▼
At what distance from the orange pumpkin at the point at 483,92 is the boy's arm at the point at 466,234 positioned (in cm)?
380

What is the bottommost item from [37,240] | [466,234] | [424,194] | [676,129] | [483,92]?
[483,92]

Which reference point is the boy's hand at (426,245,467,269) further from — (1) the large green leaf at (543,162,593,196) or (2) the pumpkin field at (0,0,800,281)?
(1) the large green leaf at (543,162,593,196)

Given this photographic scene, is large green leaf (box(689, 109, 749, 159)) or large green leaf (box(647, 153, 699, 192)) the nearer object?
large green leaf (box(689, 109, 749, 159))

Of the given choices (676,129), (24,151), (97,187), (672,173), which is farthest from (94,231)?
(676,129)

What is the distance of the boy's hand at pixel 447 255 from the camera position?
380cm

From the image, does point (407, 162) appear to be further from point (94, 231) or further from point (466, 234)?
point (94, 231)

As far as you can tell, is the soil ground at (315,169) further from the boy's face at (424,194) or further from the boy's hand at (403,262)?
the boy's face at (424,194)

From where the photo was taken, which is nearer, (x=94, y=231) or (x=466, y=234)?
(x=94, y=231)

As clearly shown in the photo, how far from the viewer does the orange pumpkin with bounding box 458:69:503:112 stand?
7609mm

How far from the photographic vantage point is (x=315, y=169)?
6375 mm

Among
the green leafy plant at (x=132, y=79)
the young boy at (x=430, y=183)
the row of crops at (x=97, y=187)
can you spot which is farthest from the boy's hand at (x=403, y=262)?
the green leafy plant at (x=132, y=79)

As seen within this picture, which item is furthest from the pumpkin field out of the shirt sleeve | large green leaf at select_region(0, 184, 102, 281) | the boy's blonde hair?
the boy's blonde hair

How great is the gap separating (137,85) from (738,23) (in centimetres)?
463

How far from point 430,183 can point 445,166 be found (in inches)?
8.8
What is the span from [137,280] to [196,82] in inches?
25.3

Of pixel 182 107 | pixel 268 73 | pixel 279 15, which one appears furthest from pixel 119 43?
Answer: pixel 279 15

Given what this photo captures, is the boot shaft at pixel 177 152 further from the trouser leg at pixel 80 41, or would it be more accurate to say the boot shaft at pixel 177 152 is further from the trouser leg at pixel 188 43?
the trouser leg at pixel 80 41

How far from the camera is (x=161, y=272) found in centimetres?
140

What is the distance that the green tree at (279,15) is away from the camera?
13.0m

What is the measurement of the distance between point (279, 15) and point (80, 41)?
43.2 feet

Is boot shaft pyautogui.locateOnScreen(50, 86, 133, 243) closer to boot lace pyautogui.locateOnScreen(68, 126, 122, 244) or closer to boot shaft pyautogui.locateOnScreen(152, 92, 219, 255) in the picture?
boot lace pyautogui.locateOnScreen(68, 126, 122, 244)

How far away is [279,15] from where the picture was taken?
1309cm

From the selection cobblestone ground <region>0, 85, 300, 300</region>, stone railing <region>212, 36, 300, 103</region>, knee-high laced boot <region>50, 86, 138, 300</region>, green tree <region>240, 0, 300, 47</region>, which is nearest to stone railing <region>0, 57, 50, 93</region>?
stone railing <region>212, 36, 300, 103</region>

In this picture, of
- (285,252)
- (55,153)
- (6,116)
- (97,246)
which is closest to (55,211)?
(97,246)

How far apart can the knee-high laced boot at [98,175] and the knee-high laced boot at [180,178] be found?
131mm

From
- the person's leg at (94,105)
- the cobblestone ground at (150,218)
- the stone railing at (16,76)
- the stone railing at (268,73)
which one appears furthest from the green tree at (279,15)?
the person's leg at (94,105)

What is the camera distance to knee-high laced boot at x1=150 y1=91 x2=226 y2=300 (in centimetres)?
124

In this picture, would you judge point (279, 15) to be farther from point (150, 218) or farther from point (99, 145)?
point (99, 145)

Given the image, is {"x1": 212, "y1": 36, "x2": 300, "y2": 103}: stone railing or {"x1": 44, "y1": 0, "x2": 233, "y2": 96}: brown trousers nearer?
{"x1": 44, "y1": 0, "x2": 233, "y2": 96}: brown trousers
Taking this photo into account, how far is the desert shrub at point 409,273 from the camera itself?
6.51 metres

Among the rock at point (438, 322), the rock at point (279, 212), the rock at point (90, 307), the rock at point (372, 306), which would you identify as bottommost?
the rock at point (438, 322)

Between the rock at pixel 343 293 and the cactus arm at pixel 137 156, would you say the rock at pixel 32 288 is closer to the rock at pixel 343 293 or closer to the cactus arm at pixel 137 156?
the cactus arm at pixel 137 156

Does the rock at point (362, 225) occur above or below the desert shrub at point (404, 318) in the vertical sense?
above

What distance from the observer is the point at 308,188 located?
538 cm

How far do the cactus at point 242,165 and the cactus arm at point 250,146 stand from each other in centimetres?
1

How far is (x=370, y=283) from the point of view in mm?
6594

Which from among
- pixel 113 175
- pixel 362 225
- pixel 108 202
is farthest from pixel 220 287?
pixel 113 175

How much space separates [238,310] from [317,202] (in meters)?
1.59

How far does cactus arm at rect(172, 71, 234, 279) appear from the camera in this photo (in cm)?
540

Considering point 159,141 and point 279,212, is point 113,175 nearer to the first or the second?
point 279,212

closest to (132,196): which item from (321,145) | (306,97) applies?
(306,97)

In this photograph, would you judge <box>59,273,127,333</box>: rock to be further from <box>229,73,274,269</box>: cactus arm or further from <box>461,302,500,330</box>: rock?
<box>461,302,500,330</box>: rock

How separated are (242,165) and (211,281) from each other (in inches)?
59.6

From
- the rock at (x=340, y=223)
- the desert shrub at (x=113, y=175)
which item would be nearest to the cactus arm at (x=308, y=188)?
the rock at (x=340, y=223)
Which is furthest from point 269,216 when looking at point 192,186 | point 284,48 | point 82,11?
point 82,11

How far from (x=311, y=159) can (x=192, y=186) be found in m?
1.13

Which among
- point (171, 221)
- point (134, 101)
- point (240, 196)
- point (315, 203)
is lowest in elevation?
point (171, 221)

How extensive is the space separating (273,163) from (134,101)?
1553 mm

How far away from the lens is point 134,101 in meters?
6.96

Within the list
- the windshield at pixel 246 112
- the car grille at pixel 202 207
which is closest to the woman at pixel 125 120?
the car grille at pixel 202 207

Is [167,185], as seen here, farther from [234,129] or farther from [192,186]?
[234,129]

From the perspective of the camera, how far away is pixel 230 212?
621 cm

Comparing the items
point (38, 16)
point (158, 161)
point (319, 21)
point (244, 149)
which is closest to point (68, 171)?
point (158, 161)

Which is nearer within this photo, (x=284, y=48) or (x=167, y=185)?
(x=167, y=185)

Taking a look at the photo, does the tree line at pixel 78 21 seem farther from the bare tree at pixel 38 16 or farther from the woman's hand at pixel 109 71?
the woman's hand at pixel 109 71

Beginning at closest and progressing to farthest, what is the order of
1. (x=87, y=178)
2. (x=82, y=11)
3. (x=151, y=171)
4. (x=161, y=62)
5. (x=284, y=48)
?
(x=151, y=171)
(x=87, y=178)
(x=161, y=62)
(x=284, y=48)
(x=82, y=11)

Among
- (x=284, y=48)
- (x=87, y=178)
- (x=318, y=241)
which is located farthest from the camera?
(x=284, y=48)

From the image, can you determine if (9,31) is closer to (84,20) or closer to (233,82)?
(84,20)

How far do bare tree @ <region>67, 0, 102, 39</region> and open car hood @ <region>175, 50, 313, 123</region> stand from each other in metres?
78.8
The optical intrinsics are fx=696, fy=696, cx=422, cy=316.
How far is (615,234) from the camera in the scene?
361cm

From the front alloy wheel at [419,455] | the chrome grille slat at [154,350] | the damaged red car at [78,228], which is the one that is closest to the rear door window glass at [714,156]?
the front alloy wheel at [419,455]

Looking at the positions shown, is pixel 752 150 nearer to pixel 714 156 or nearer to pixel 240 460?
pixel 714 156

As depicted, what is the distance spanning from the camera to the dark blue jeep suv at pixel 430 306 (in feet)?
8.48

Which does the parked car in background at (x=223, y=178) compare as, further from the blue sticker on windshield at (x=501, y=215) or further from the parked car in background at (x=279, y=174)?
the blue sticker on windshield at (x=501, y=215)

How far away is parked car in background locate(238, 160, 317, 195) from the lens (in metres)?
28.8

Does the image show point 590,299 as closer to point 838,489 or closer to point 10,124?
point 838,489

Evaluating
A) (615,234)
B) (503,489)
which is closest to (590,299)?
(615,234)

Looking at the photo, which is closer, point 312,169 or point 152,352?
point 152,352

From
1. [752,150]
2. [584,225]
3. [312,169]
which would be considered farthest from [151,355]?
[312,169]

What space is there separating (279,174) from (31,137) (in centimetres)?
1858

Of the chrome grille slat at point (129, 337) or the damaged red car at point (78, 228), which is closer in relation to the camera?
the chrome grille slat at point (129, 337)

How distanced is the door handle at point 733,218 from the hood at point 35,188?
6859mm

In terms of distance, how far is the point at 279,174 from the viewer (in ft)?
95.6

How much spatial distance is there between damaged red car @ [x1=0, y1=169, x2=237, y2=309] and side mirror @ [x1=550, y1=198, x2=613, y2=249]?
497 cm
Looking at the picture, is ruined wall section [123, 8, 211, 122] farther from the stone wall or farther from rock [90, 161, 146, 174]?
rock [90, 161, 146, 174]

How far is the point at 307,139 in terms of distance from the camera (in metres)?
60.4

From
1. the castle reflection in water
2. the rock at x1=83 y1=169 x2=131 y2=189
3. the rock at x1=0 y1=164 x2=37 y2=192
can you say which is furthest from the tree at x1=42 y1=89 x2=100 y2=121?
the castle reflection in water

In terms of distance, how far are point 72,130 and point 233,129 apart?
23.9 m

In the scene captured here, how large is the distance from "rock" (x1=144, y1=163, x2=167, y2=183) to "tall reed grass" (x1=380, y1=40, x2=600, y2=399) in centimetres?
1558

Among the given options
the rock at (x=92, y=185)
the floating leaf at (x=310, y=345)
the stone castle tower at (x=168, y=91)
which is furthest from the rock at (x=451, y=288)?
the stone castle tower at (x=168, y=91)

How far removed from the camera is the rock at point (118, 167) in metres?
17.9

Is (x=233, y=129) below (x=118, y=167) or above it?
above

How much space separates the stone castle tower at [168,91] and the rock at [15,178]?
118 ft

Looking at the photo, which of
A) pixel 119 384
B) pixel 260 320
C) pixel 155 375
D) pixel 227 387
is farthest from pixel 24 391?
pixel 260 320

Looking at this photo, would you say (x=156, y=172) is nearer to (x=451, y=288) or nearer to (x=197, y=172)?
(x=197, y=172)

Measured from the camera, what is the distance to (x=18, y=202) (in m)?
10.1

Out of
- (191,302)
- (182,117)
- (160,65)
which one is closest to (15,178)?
▲
Description of the task:
Copy out the lines starting at the one containing "How far removed" and ending with the last line of the entries. Include nothing else.

Problem solution:
How far removed from the camera is the rock at point (118, 167) in metres?
17.9

Is (x=233, y=129) below (x=118, y=167) or above it?
above

How much space separates the stone castle tower at [168,91] and the rock at [15,178]?
118 ft

Looking at the photo, which of
A) pixel 119 384
B) pixel 260 320
C) pixel 155 375
D) pixel 227 387
is farthest from pixel 24 391?
pixel 260 320

Looking at this photo, would you say (x=156, y=172) is nearer to (x=451, y=288) or nearer to (x=197, y=172)?
(x=197, y=172)

Measured from the camera, what is the distance to (x=18, y=202) (in m)?
10.1

Out of
- (191,302)
- (182,117)
- (160,65)
which one is closest to (15,178)?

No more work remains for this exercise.